What you need to do »
Write out only the opening lines of the entries, through the line with "งานปาร์ตี้ฉลองวันคล้ายวันเกิดของ น้ำหวาน –".

======== Given entries

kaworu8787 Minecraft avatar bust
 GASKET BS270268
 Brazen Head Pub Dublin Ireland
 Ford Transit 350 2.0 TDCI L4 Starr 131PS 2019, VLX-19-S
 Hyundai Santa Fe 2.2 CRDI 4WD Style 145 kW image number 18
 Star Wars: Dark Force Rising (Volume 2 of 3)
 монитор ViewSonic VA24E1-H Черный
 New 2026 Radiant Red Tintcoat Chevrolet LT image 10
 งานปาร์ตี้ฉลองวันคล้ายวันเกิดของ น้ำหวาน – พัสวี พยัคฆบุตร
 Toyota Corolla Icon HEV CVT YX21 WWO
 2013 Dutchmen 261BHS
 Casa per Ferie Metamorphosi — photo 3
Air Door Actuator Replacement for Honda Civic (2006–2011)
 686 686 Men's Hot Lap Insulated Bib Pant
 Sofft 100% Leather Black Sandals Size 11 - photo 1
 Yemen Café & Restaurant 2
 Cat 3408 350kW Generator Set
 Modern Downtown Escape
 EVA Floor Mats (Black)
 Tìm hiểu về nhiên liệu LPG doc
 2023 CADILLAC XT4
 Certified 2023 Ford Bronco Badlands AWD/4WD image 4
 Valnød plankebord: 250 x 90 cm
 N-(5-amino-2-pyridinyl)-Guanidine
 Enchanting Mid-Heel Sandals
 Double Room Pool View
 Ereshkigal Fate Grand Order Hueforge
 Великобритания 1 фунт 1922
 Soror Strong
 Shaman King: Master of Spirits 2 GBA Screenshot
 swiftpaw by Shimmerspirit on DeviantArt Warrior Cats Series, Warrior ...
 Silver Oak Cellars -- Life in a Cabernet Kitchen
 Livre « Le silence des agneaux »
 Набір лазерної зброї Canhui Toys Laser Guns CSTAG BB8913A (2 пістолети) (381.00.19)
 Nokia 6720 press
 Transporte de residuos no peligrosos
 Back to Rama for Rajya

================

Final answer »
kaworu8787 Minecraft avatar bust
 GASKET BS270268
 Brazen Head Pub Dublin Ireland
 Ford Transit 350 2.0 TDCI L4 Starr 131PS 2019, VLX-19-S
 Hyundai Santa Fe 2.2 CRDI 4WD Style 145 kW image number 18
 Star Wars: Dark Force Rising (Volume 2 of 3)
 монитор ViewSonic VA24E1-H Черный
 New 2026 Radiant Red Tintcoat Chevrolet LT image 10
 งานปาร์ตี้ฉลองวันคล้ายวันเกิดของ น้ำหวาน – พัสวี พยัคฆบุตร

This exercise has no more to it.